Saturday, November 28, 2015

What Good Is Particle Physics?

I've tackled this issue a few times on here, such as in this blog post. In this video, Don Lincoln decides to address this issue.


Wednesday, November 25, 2015

Hot Cocoa Physics

Just in time for the cold weather, at least here in the upper northern hemisphere, APS Physics Central has a nice little experiment that you can do at home with your friends and family. Using just a regular mug, hot water/milk, cocoa mix, and a spoon, you can do a demo that might elicit a few questions and answers.

For those celebrating Thanksgiving this week, I wish you all a happy and safe celebration.


Monday, November 16, 2015

Symmetry And Higgs Physics Via Economic Analogy?

Juan Maldacena is trying to do the impossible: explain the symmetry principles and the Higgs mechanism using analogies that one would find in economics.

I'm not making this up! :)

If you follow the link above, you will get the actual paper, which is an Open Access article. Read for yourself! :)

I am not sure if non-physicists will be able to understand it. If you are a non-physicist, and you went through the entire paper, let me know! I'm curious.

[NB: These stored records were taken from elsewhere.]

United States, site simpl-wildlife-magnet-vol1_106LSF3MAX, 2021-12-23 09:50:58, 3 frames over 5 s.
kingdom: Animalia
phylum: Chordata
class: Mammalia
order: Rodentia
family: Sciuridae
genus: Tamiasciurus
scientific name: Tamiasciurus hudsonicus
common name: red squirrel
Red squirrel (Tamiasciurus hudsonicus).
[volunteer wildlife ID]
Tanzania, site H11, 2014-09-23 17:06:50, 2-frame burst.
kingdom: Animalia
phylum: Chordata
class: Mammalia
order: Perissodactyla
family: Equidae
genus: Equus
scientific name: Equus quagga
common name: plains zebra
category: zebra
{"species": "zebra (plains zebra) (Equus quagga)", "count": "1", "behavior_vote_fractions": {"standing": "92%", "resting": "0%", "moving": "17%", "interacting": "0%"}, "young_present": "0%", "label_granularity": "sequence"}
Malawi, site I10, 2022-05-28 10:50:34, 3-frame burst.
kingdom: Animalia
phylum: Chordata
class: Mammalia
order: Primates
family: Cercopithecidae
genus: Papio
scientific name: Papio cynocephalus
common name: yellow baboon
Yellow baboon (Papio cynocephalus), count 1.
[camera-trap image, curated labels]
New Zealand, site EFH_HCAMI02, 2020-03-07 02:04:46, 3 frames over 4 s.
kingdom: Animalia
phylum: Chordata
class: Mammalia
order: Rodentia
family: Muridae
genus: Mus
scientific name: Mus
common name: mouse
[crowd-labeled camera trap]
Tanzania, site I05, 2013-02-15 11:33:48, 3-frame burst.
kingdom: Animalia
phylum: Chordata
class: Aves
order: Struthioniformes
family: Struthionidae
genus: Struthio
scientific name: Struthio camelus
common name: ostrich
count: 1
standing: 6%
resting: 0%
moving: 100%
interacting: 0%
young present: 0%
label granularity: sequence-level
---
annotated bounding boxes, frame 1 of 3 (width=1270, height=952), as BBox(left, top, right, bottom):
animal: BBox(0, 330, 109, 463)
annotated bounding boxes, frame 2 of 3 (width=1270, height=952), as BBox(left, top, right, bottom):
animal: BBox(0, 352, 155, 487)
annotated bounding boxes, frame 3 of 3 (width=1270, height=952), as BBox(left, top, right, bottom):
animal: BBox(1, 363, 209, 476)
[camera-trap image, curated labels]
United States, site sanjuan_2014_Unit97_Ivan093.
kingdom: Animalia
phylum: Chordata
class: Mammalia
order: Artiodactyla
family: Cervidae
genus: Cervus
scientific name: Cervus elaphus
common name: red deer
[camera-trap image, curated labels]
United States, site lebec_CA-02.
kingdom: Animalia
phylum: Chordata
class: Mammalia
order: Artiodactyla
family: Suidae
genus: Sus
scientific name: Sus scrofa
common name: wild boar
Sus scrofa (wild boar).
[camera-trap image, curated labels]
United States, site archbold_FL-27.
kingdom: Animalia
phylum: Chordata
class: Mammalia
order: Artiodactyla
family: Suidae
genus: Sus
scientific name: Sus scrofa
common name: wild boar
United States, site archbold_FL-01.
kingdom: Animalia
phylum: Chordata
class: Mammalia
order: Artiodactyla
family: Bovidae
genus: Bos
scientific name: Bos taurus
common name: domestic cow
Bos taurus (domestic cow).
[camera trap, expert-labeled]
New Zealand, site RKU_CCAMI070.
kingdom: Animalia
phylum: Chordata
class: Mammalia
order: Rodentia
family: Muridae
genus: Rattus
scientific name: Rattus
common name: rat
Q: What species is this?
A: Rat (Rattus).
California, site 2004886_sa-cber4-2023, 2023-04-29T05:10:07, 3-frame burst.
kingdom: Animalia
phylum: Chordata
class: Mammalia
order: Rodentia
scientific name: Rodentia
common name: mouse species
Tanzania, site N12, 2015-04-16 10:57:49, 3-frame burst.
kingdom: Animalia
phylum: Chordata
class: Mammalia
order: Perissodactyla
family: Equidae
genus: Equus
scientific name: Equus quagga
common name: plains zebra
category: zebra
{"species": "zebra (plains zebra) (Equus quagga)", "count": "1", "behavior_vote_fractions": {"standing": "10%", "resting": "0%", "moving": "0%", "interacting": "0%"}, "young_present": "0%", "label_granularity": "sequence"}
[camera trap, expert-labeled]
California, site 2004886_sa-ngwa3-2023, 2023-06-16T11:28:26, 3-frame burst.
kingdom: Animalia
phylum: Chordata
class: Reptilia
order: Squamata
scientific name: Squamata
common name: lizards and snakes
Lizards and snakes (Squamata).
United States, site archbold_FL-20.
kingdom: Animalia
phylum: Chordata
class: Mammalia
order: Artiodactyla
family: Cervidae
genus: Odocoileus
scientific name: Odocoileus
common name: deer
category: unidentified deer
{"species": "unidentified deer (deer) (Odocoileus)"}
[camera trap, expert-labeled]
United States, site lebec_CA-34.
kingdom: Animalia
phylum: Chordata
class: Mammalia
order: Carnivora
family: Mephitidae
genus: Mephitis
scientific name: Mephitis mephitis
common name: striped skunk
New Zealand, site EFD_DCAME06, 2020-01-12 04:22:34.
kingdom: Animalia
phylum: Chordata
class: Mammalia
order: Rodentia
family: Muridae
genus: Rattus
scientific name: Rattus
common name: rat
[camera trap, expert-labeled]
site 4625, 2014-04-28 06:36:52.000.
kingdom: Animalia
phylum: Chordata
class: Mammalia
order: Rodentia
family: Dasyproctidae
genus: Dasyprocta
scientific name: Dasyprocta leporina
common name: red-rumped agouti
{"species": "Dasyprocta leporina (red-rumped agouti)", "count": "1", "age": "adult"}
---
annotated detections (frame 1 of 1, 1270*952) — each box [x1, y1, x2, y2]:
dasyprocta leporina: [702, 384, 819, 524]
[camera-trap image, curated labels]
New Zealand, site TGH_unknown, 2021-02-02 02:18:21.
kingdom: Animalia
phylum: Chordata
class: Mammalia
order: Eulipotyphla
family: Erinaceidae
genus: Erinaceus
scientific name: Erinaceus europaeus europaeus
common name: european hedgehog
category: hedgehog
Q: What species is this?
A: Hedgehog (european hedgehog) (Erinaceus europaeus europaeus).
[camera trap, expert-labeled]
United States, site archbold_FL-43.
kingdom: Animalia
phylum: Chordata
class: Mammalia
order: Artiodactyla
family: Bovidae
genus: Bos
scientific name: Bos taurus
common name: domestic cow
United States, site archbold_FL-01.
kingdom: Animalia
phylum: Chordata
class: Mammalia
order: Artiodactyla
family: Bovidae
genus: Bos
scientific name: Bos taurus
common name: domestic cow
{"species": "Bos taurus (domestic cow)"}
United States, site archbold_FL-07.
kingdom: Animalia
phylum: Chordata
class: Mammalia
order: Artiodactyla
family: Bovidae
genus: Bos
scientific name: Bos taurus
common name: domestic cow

Wednesday, November 11, 2015

What Is Computational Physics?

Rhett Allain has published his take on what "computational physics" is.

Many of us practicing physicists do work in computational physics. Some very often, some now and then. At some point, many of us have to either analyze data, do numerical modeling, or solve intractable equations. We either use pre-made codes, modify some other computer codes, write our own code, or use commercial software.

But certainly, this is less involved than someone who specializes in computational physics. But many of us do have the need to know how to do some of these things as part of our job. People who have to simulate particle beam dynamics, and those design accelerating structures are often accelerator physicists rather than computational physicists.

Hum... now I seem to be rambling on and can't remember the point I was trying to make. Ugh! Old age sucks!


Monday, November 09, 2015

100 Years Of General Relativity

General Relativity turns 100 years this month. The Universe was never the same again after that! :)

APS Physics has a collection of articles related to various papers published in their family of journals related to GR. Check them out. Many are fairly understandable to non-experts.


Thursday, November 05, 2015

The Physics Of Sports That "Defy Physics"

I love this article, and it is about time someone writes something like this.

Chad Orzel has a nice article explaining why the often-claimed event in sports that "defy physics" actually happened BECAUSE of physics.

Of course, as several physicists grumbled on Twitter this morning, “defied physics” is a silly way to describe these plays. These aren’t happening in defiance of physics, they’re happening because of physics. Physics is absolute and universal, and never defied– the challenge and the fun of these plays is to explain why and how these seemingly impossible shots are consistent with known physics.

What is being "defied" is one's understanding and expectations of what would happen and what looked seemingly impossible to happen. This is DIFFERENT than discovering  something that "defies physics", and that is what many people, especially sports writers and TV heads do not seem to understand. The fact that these people often lack any deep understanding of basic physics, but somehow seem to clearly know when something they don't understand well is being "defied", appears to be lost in all of this. It is like me, having never visited France or know much about the French people, making a claim that something isn't consistent with that country or people simply based on what I understand from watching TV.

I wish they stop using the phrase "defy physics" in situation like this the same way I wish reporters stop using the phrase "rate of speed" when they actually just mean "speed"!


Kamioka, Japan

With the recent Nobel Prizes in physics going to various discovery related to neutrinos, this Nature article is highly appropriate. We usually do not get a glimpse of the site where many of these experiments are performed. So it is nice to have a bit of a background on Kamioka, Japan, and also the various neutrino detectors and experiments that had gone on there. Considering that this is the place where Kamiokande, Super-Kamiokande, and the KamLAND experiments were done, this is a major site for neutrino-based studies.


Wednesday, November 04, 2015

The Particle Physics Of You

You are made up of a lot, and I mean, A LOT, of elementary particles. This Symmetry article reveals a bit more of what particles formed you, and their basic properties and history.

But what I'm sure many of you do not realize is that you are also the source of radioactivity.

Your body is a small-scale mine of radioactive particles. You receive an annual 40-millirem dose from the natural radioactivity originating inside of you. That’s the same amount of radiation you’d be exposed to from having four chest X-rays. Your radiation dose level can go up by one or two millirem for every eight hours you spend sleeping next to your similarly radioactive loved one.